Task instructions: Reproduce the part of the rows that opens with the line containing "As this picture" and closes with the line containing "Taking [251,257] as", replacing "photographer" with "camera operator" and leaving everything else unchanged.

Exercise materials:
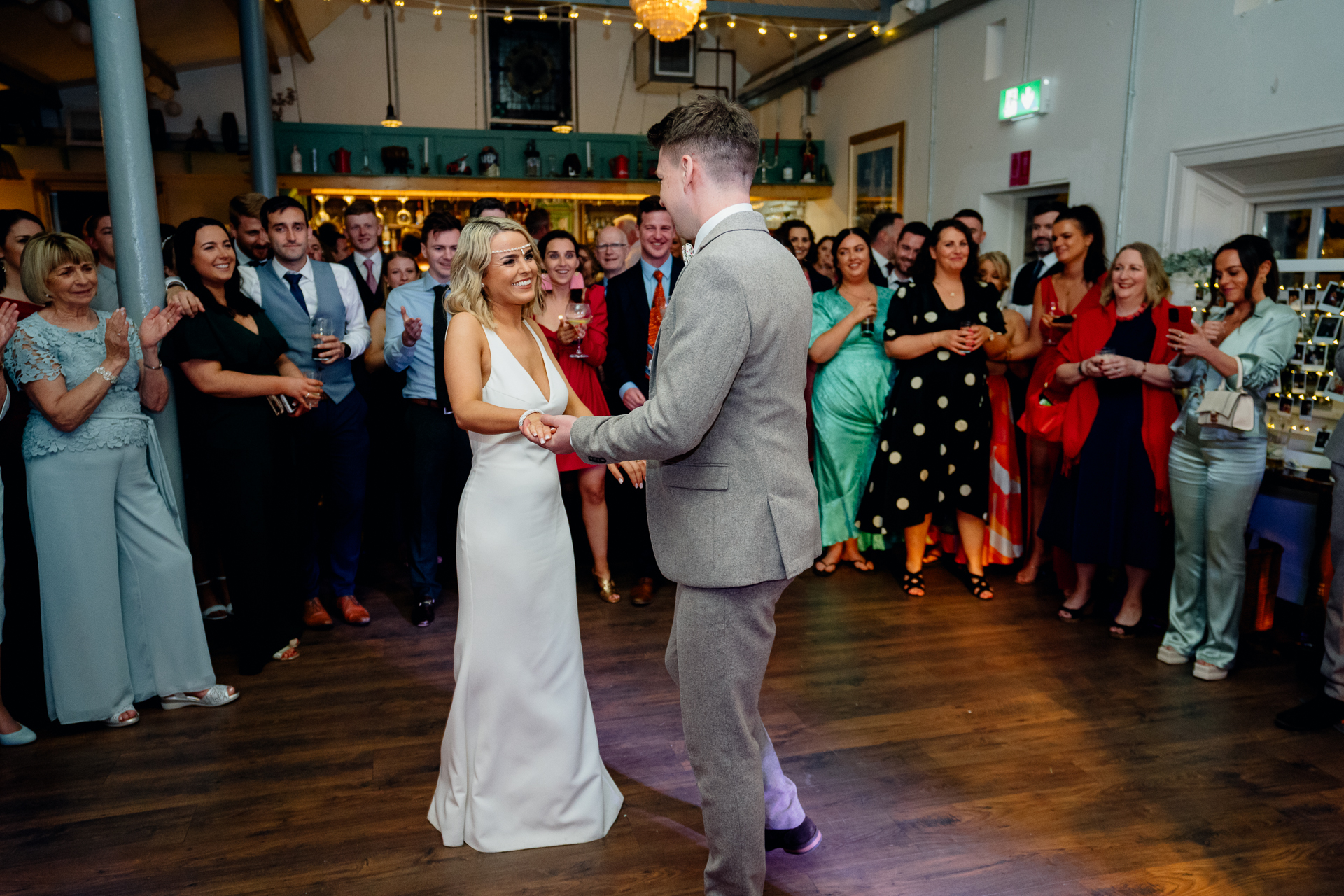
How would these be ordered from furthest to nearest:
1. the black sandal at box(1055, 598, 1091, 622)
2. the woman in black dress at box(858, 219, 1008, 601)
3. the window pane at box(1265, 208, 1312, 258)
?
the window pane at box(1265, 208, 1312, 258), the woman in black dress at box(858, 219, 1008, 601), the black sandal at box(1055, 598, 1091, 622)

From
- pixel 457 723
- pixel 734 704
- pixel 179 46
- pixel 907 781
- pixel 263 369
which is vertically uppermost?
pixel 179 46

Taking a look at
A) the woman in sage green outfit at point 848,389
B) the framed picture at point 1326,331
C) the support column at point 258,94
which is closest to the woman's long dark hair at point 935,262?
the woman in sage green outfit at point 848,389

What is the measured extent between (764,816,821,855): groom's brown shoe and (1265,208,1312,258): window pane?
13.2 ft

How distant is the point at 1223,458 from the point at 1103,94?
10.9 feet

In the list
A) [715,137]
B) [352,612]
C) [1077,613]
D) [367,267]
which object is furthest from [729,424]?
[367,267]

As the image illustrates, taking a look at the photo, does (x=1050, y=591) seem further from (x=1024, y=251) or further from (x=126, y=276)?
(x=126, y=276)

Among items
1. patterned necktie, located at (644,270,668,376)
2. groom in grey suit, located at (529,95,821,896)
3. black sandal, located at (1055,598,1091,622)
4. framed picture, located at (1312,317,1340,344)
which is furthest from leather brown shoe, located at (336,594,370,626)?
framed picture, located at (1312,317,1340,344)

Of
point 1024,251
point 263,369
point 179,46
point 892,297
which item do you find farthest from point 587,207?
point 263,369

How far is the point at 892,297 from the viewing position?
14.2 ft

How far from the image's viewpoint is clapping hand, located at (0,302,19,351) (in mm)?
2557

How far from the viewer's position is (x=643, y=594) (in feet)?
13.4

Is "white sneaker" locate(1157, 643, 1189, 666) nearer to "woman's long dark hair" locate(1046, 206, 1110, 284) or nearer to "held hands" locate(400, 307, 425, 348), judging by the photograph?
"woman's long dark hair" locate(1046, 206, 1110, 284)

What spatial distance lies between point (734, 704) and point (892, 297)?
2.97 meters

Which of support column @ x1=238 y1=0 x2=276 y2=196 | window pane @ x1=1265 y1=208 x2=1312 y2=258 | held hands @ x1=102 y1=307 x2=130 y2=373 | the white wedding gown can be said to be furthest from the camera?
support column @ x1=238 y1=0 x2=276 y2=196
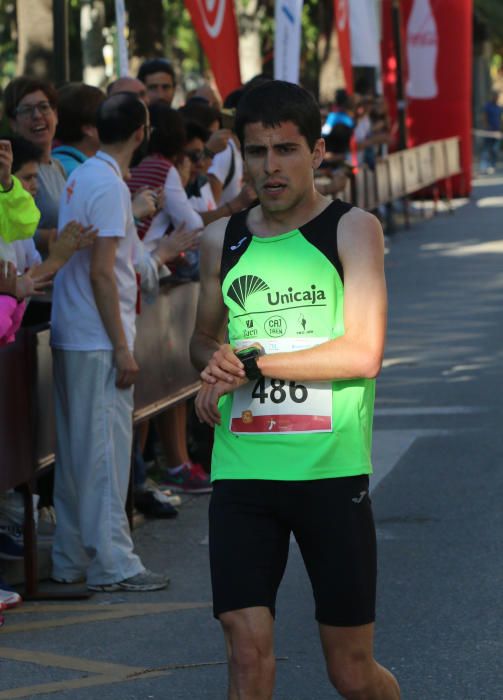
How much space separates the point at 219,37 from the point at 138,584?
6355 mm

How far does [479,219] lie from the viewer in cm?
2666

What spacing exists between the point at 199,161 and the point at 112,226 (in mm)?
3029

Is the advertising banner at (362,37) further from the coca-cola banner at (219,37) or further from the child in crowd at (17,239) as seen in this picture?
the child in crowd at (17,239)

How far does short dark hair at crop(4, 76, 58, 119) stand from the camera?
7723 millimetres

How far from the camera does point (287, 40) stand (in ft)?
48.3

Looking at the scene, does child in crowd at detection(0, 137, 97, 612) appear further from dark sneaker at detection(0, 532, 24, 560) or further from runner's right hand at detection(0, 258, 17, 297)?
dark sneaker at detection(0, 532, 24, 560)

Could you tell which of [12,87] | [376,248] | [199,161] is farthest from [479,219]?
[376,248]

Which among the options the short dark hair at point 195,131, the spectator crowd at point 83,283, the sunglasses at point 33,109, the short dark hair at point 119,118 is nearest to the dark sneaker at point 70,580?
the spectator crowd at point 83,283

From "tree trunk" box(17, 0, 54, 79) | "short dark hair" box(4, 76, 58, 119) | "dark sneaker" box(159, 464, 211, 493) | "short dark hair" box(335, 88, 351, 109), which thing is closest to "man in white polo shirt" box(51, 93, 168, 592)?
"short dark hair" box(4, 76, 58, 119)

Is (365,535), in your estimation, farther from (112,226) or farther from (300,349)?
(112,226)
---
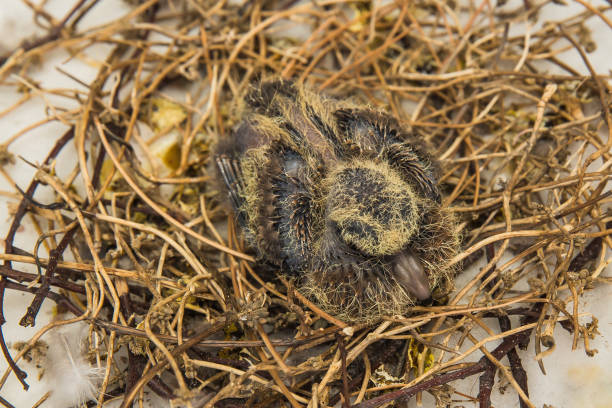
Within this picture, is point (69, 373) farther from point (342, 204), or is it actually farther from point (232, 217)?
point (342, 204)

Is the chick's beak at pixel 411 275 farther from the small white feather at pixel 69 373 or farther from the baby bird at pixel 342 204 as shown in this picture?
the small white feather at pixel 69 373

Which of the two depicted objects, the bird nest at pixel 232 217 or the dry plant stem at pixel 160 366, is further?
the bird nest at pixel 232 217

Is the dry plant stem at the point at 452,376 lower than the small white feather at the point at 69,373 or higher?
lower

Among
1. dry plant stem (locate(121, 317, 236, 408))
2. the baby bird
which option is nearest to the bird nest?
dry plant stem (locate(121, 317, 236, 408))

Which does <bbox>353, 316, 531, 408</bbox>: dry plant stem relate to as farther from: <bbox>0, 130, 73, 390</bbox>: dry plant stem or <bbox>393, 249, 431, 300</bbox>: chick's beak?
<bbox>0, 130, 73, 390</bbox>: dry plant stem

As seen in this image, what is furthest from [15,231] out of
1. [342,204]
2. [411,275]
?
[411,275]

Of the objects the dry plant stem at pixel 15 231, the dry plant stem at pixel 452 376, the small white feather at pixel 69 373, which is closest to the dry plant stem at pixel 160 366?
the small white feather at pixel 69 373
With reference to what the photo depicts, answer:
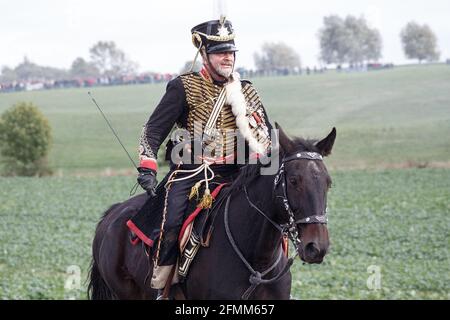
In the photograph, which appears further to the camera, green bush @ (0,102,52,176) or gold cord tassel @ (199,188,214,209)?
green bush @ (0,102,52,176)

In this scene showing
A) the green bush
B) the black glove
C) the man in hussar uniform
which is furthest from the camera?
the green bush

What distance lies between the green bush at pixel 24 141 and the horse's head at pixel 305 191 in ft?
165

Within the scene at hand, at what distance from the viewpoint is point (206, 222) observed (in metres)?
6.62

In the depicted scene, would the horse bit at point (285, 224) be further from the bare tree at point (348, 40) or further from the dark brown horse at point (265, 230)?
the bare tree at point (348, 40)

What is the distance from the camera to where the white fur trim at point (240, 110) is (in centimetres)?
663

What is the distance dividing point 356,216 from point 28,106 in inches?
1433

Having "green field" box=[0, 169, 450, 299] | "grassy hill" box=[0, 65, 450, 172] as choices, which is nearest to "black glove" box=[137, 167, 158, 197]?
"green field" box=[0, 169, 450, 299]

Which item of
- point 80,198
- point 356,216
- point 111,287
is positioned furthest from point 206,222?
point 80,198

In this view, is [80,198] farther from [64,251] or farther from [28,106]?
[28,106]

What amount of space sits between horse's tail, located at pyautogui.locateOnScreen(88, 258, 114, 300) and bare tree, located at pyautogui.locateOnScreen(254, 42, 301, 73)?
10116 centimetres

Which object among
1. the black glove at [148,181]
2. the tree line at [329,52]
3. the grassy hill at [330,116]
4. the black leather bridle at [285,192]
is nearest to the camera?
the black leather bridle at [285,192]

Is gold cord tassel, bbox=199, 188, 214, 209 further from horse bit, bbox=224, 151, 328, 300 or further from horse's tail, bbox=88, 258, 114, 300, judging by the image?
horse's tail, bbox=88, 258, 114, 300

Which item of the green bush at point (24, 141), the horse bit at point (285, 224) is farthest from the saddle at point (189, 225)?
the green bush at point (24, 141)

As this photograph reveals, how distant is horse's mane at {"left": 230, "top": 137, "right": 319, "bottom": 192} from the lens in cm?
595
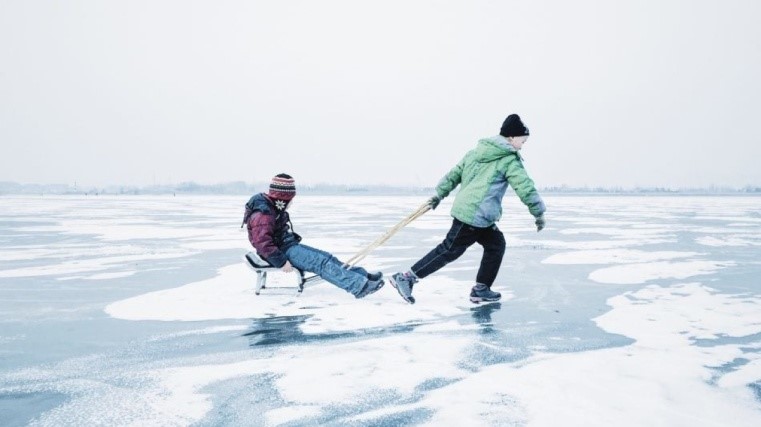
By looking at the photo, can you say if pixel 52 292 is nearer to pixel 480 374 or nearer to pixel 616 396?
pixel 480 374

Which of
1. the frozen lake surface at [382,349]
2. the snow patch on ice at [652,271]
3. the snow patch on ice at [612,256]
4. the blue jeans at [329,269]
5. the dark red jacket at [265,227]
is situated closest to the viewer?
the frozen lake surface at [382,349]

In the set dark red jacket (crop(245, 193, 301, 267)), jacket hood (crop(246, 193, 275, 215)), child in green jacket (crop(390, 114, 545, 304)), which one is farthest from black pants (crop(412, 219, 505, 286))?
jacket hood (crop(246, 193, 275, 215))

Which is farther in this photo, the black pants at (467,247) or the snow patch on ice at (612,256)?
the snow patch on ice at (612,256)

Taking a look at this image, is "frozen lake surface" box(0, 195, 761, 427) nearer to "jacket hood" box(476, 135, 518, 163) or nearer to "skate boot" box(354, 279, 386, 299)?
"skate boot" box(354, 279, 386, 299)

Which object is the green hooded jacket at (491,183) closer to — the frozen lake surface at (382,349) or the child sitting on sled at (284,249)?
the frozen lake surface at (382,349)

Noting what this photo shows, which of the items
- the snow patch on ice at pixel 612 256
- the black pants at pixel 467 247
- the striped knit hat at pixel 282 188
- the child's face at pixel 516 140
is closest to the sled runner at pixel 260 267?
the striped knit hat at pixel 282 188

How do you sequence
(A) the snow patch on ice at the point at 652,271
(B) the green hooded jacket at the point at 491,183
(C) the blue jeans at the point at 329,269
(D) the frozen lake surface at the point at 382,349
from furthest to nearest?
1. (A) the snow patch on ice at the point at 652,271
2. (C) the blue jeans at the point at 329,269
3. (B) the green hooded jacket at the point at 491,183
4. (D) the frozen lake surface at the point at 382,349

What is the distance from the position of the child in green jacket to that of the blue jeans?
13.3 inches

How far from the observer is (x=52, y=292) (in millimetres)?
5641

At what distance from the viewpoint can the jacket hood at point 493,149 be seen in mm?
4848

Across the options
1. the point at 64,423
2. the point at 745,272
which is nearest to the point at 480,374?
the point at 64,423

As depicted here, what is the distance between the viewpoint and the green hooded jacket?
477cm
==
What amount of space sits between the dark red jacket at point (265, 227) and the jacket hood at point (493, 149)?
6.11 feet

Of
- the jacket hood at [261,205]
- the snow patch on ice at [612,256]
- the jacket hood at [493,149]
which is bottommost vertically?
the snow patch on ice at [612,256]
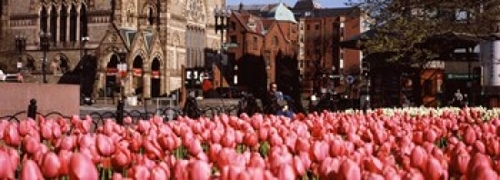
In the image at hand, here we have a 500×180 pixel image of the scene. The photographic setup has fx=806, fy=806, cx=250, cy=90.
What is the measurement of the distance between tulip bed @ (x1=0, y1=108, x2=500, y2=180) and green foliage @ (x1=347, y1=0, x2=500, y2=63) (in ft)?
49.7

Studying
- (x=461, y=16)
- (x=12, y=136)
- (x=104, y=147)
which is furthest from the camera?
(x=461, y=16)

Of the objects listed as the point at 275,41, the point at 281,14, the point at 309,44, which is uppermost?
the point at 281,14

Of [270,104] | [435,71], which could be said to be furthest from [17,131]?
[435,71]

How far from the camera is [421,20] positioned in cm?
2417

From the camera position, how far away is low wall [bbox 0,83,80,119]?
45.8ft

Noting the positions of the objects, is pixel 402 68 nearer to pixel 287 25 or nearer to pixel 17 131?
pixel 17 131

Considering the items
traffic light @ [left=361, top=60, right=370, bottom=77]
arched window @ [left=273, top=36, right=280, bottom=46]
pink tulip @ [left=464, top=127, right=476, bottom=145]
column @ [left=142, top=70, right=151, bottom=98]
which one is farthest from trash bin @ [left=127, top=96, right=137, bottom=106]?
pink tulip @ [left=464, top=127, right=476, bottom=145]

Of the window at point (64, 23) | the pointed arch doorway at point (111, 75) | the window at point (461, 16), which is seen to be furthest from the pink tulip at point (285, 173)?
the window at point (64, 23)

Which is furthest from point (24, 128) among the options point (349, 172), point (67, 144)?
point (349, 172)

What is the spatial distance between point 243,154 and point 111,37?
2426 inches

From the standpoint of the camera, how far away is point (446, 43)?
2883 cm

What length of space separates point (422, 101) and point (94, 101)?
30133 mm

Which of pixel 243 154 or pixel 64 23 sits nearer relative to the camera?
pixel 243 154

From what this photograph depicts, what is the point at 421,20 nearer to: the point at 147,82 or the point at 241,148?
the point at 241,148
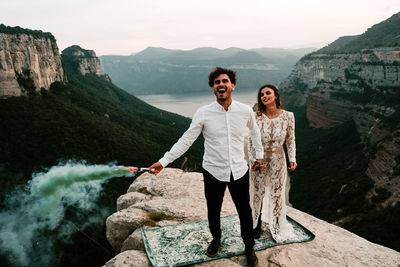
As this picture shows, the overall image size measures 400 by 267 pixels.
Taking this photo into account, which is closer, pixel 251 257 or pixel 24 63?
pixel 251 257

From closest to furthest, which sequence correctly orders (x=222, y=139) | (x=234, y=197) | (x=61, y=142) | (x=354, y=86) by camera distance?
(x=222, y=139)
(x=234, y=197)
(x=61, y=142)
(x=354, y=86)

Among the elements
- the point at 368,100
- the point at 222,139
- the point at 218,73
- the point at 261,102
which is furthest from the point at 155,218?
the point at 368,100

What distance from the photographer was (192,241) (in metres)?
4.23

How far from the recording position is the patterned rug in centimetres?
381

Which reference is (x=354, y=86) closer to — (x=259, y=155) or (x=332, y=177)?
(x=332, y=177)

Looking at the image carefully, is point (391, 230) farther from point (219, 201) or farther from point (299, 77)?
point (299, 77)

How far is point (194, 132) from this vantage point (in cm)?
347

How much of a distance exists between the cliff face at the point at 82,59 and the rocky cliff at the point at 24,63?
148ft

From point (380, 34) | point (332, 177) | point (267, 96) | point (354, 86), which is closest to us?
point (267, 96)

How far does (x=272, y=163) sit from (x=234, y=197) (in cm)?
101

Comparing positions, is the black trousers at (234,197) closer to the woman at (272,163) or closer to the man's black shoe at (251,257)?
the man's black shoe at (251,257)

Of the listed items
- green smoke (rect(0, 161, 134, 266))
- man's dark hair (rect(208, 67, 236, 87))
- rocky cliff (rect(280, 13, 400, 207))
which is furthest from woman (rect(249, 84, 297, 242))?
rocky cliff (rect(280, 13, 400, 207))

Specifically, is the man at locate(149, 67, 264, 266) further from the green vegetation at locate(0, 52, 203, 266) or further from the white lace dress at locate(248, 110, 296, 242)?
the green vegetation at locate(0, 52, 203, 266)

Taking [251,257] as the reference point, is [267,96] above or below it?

Response to this exercise:
As this picture shows, the overall image size measures 400 by 267 pixels.
Taking this photo into account, which is closer, pixel 251 257 or pixel 24 63?
pixel 251 257

From closest to furthest, which sequence correctly orders (x=222, y=139) | (x=234, y=197) | (x=61, y=142) | (x=354, y=86) by camera distance?
(x=222, y=139)
(x=234, y=197)
(x=61, y=142)
(x=354, y=86)

Among the elements
- the point at 368,100
- the point at 222,139
- the point at 218,73
- the point at 261,102
which is furthest from the point at 155,218?
the point at 368,100

What distance from the camera operator was (192,241) (in metres)?
4.23

How far from the recording position is the patterned rug in centimetres?
381

Which reference is (x=354, y=86) closer to — (x=259, y=155) or (x=332, y=177)?
(x=332, y=177)

Looking at the image carefully, is point (391, 230) farther from point (219, 201) or farther from point (299, 77)?
point (299, 77)

How far is point (194, 132) from this vantage point (in cm)?
347

How much of a distance exists between the cliff face at the point at 82,59 and the rocky cliff at the point at 24,63?
148ft

From point (380, 34) | point (332, 177) | point (267, 96) | point (354, 86), which is closest to us?
point (267, 96)

How far does (x=272, y=163) sit from (x=234, y=197) (in cm)?
101

Comparing positions, is the black trousers at (234,197) closer to the woman at (272,163) or closer to the man's black shoe at (251,257)?
the man's black shoe at (251,257)

Of the listed items
- green smoke (rect(0, 161, 134, 266))
- man's dark hair (rect(208, 67, 236, 87))
- rocky cliff (rect(280, 13, 400, 207))
which is furthest from woman (rect(249, 84, 297, 242))?
rocky cliff (rect(280, 13, 400, 207))

Specifically, is the man at locate(149, 67, 264, 266) further from the green vegetation at locate(0, 52, 203, 266) or further from the white lace dress at locate(248, 110, 296, 242)?
the green vegetation at locate(0, 52, 203, 266)

Taking [251,257] as the reference point, is [267,96] above or below it?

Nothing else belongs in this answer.